By Benjamin Miller.
My father once taught me that when you meet someone for the first time the first thing you should do is figure out what you have in common. This is an old and powerful insight that has driven liberal theories of justice and peace for hundreds of years. Some idea of what we all have in common is proposed—for example, rationality, freedom, and equality—and then justice and peace becomes a matter of setting up a system that respects, fosters, and builds on that commonality. Well as I’m sure you’re all aware, the universal has come to be regarded with great suspicion. While acknowledging the legitimacy of these suspicions and the risk involved in making universal claims, I don’t think we should completely abandon such a compelling insight. And so I would like to propose a new starting point that diplomats might use as the seed of a new way to think about international politics.
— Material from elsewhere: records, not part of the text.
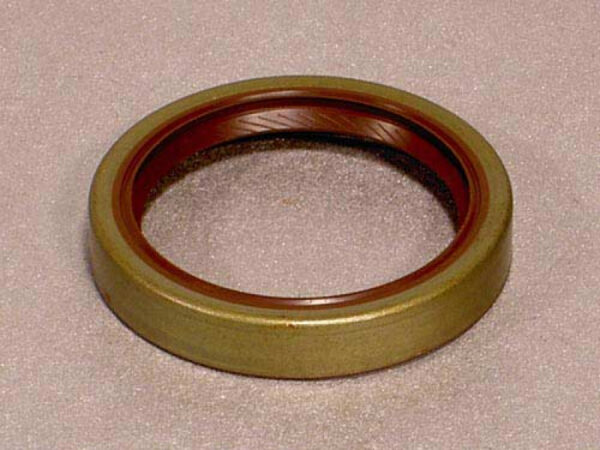 Simmerring vorne, 4.0-L. (242 cui), 242cui, 87 - 04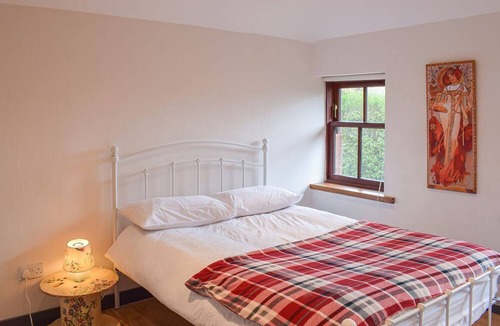 Skelmorlie Cottage | 5 bedroom accommodation in Skelmorlie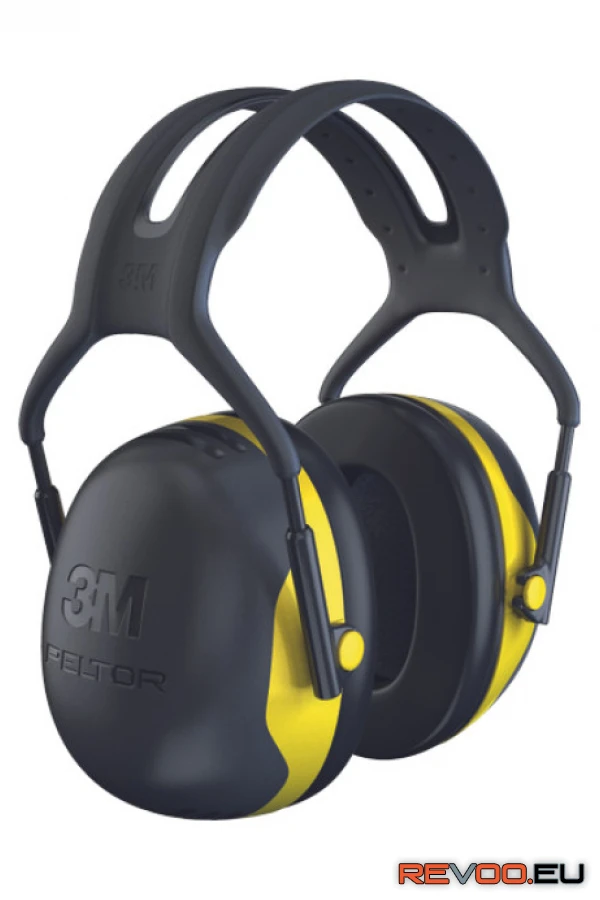 Fültok SNR 31dB Peltor 3M c0402008999999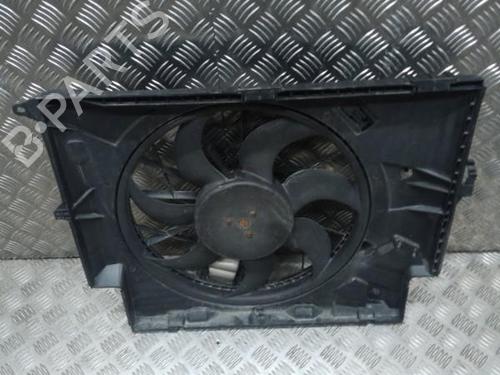 Used Radiator fan BMW 3 Touring (E91) 318 d (143 hp) 20882381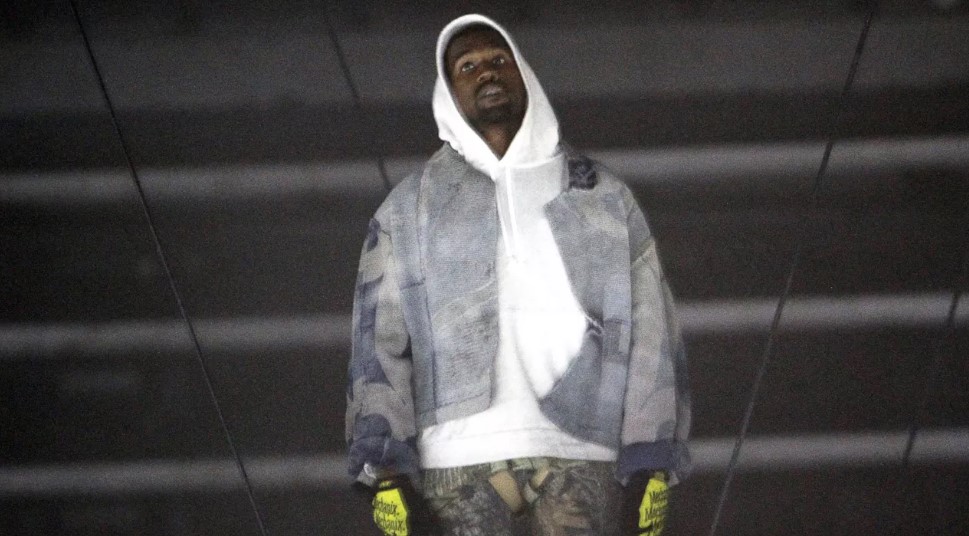 Escandalosa historia de Kanye West: ¿por qué China decidió apoyar al rapero cancelado?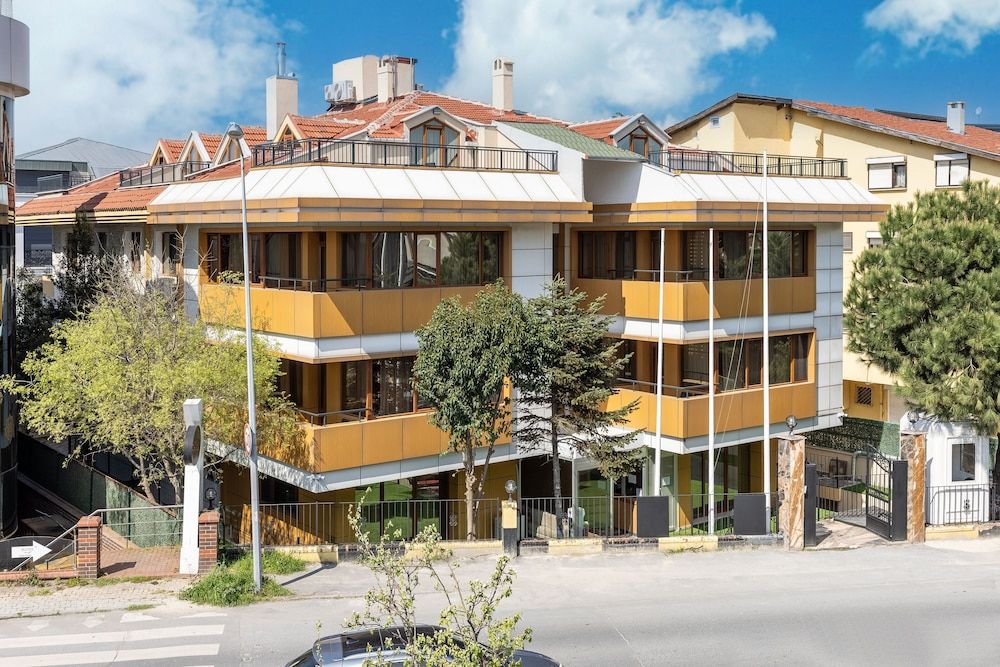 undefined Baymari Suites Design 9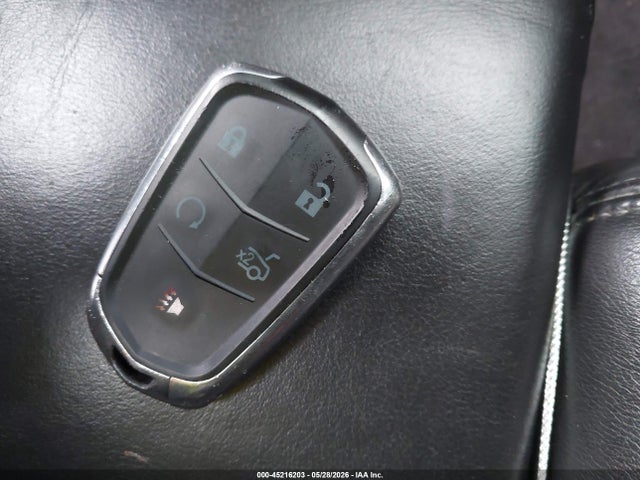 Cadillac Cts Vsport Premium 2014 1G6AV5S84E0147129 Image 11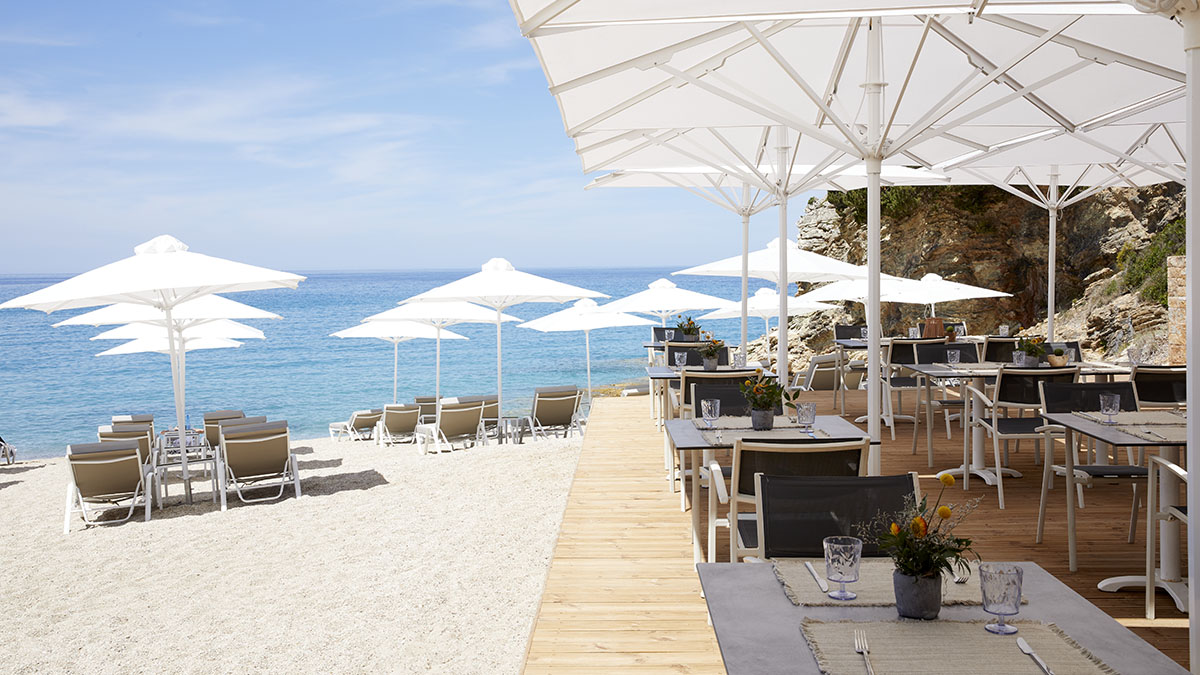 Elix MarBella Collection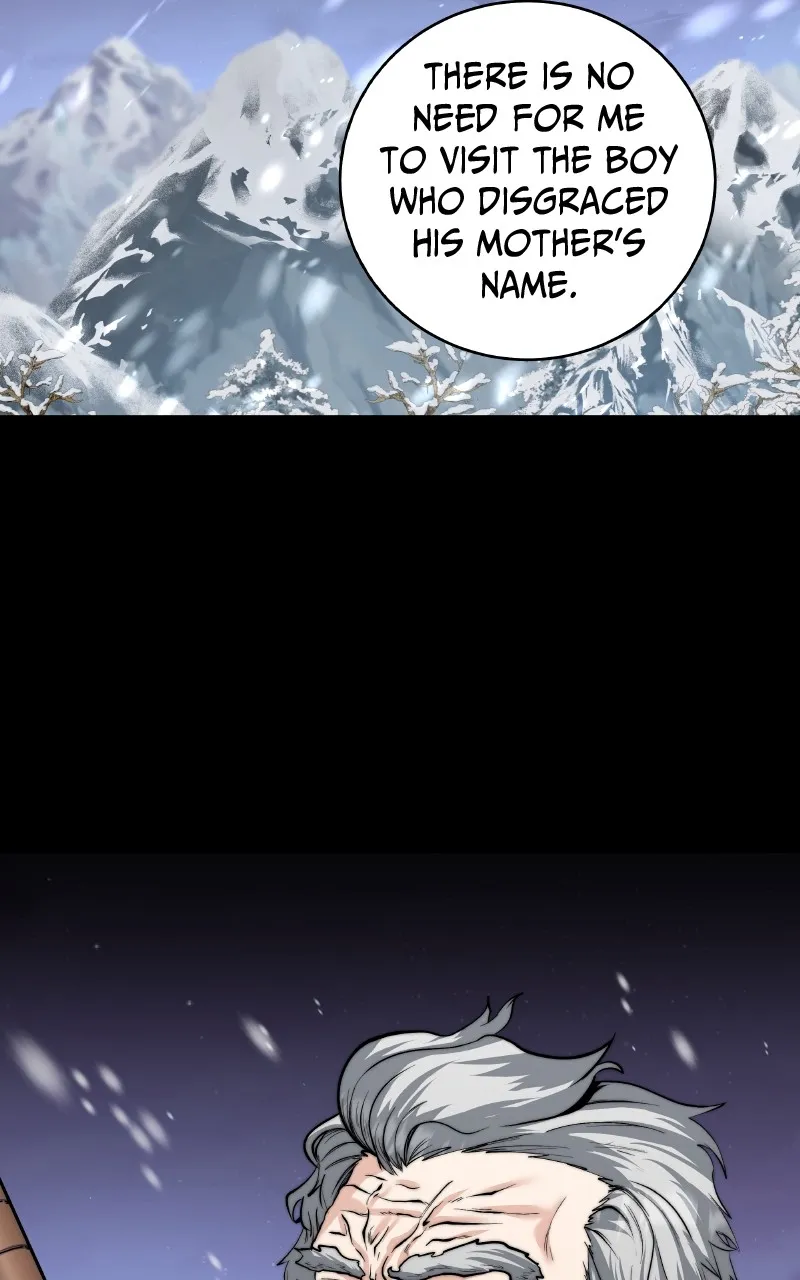 The Holy Emperor’s Grandson is a Necromancer Chapter 18 page 33 - 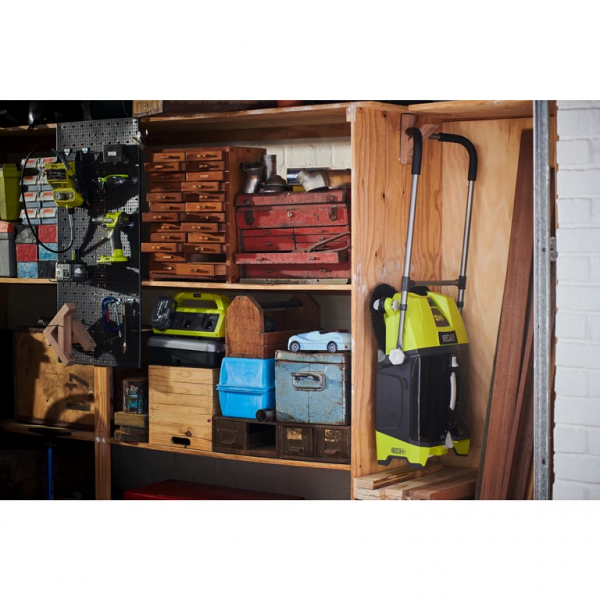 ������ ������������ Ryobi One+ R18SW3-0 18� (��� ��� � ��) 5133004365 - �������� 4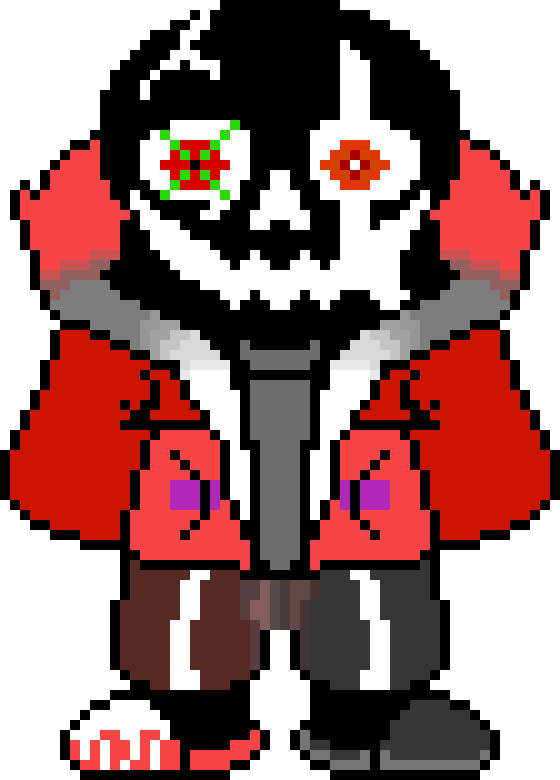 Infinity Sans *Better*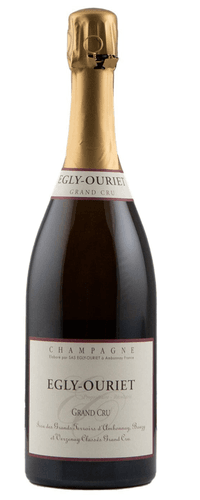 Egly-Ouriet, 'Tradition' Grand Cru Brut, Champagne, NV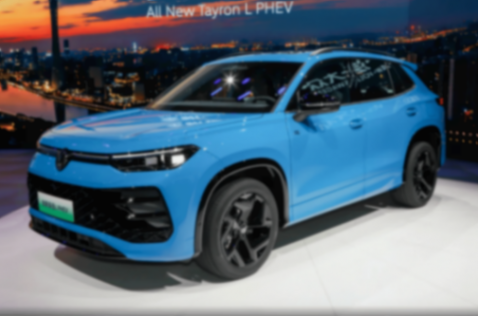 大眾探岳L PHEV登場:軸距拉長四驅加持,續航與定價成市場突圍關鍵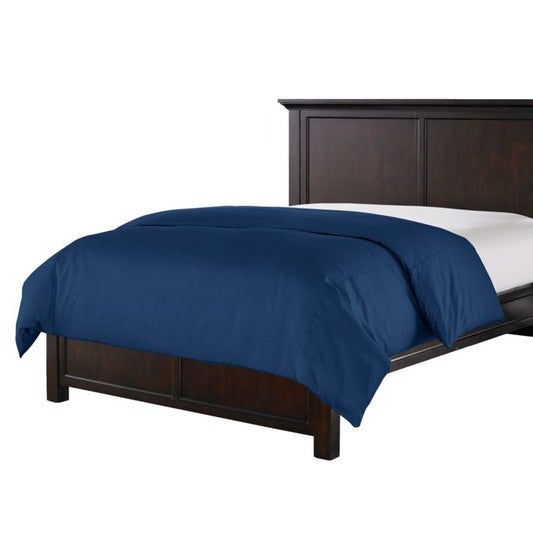 Duvet Cover in Classic Linen - Patriot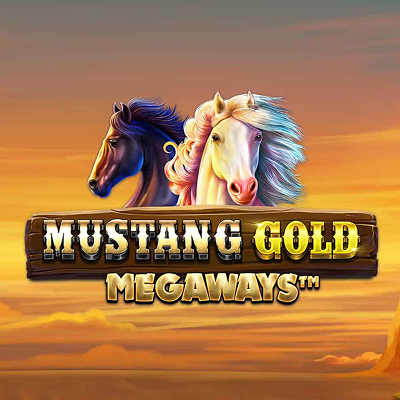 Mustang Gold Megaways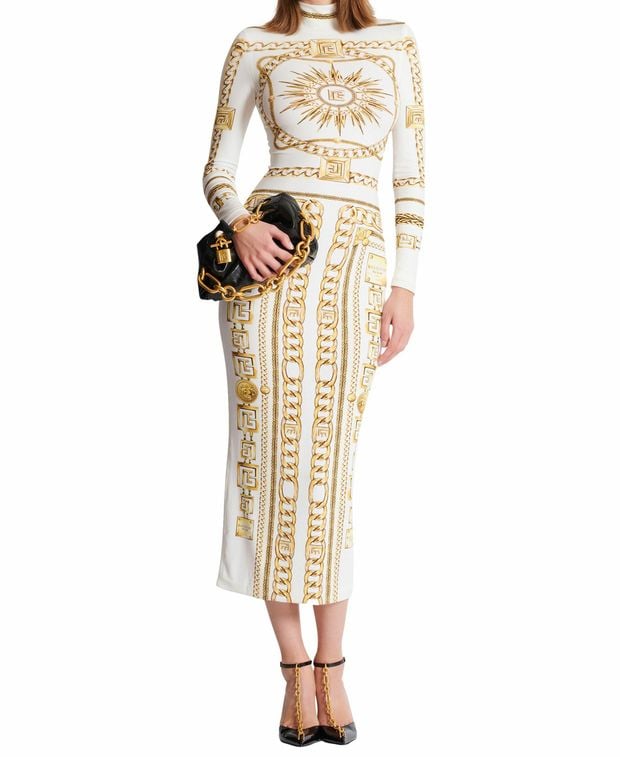 Balmain Casual dress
The starting point I’d like to propose is as follows: we were all born categorically dependent. What happens after (and what happened before) that hugely differs based on where one lives, one’s gender, whether one has living parents, and a million other variables. All these factors radically alter our lives, but they do not alter the fact of our fundamental dependency (only how these needs are met). I think this is a good starting point for thinking about international politics because, if there is ever going to be justice and peace, the most fundamental condition it must meet is this dependency.
There are two basic strategies one can take to meet dependency. One can seek independence or interdependence. The pursuit of hard power, of guns and money, is essentially the pursuit of independence. The pursuit of soft power, of friends and allies, is essentially the pursuit of interdependence. Perhaps one of the greatest contributions of liberal diplomatic theory to date has been the acknowledgement that, especially in our globalized age, complete independence is impossible. And so both types of power must ultimately come to serve one overarching strategy of interdependence in which we find the diplomat at the fulcrum.
We now have a logical path for discovering what justice and peace would entail. Justice is the quality of a system that promotes successful interdependence for all. Peace is both the result and the only condition under which such a system can persist. So what is successful interdependence? Successful interdependence consists in relationships that meet the needs of all involved to the greatest extent possible (which may not be completely). The diplomat has the special role of fostering and promoting a subset of these relationships, those that exist across the special barrier of state borders. The question that the diplomat must ask themselves daily is how the relationships they are building help to meet the needs, and not simply the desires or interests, of all who are directly or indirectly implicated in these relationship.